For instance if I wanted to make a call right now on my Android, I would press
the green button with a phone icon on it. The logs view would pop-up because
that's the last view I've used. To dial a number manually, I would have to
select the "Keypad" tab. To search of a contact I have to press the "Contacts"
tab, which on Android at least is a different app with a different top bar of
tabs. Clicking on a name would show me that person's profile. I would have to
do another click on his phone number to actually initiate the call.

This is in contrast with her Nokia phone - to dial a number out of memory, you
just need to start dialing the number on the always available physical key
pad, then you press the green button, which is also always available on
display. To search for a contact, you press the down arrow and then upon
selecting the desired entry you press the green button.
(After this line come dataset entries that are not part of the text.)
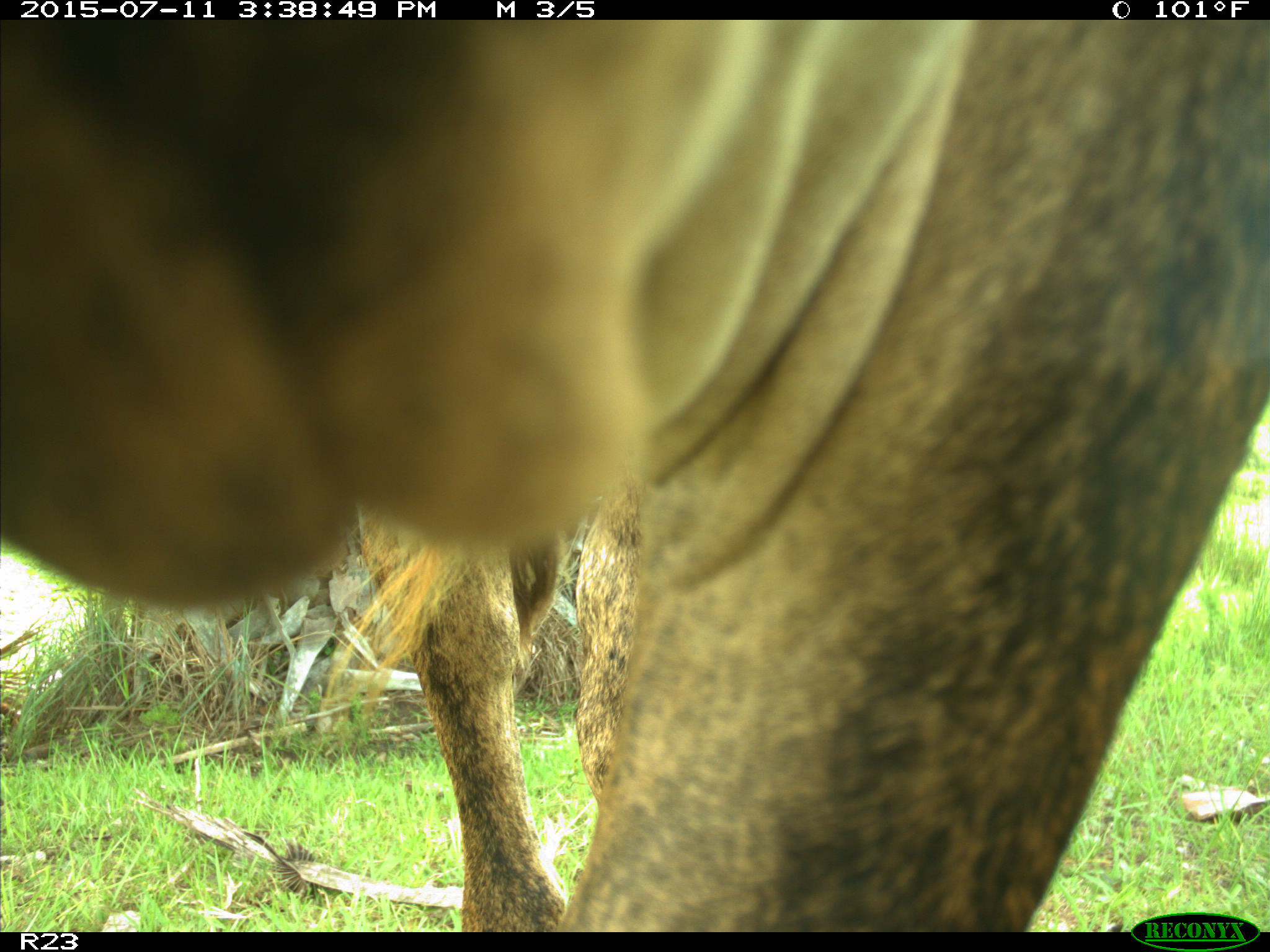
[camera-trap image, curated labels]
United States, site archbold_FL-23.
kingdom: Animalia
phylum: Chordata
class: Mammalia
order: Artiodactyla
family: Bovidae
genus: Bos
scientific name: Bos taurus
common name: domestic cow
To look in the logs,
maybe to dial the last number dialed, you press the up arrow, dialing
involving a press on the green button again.

So basically I think it's because every basic use-case involves a number of 2
or 3 steps that can be easily remembered because all the buttons are on
display and there's also some consistency (dialing involves either typing or
selecting a phone number + a press on the green button). Of course, she
probably could have learned to use an iPhone if she really wanted to. But she
doesn't have the patience anymore.

------
lawdawg
I think Nokia seriously underestimated the "Instagram/Zynga" factor when they
decided to go with Windows Phone. The average consumer does a minimal amount
of research before buying a phone, and typically buy whatever the sales
representative recommends (unless they are looking for a specific model, like
the iPhone or SGS3). But on top of that, consumers will still ask questions
like:

1\. Oh my friend uses this app called "Instagram", does Windows Phone have
"Instagram"?

2\. I want to play "Words with Friends" with my friends, can I do that on
Windows Phone?

If the sales representative is honest (I mean he has to be or will get an
instant return), the consumer is just going to pick up an equally cheap or
cheaper Android phone.

The 920 does not solve this problem despite having pretty sweet hardware. Not
only that, its a huge phone like the SGS3, but quite heavy, which will turn
off a lot of consumers who want big screens, but light devices (you don't see
Apple making bigger phones that are _heavier_ ). Even if the camera is the
best on the market (and to be honest, I don't think it will be noticeably
better than the iPhone5 and upcoming Android phones), without useful apps for
sharing those photos, people won't be drawn to the platform.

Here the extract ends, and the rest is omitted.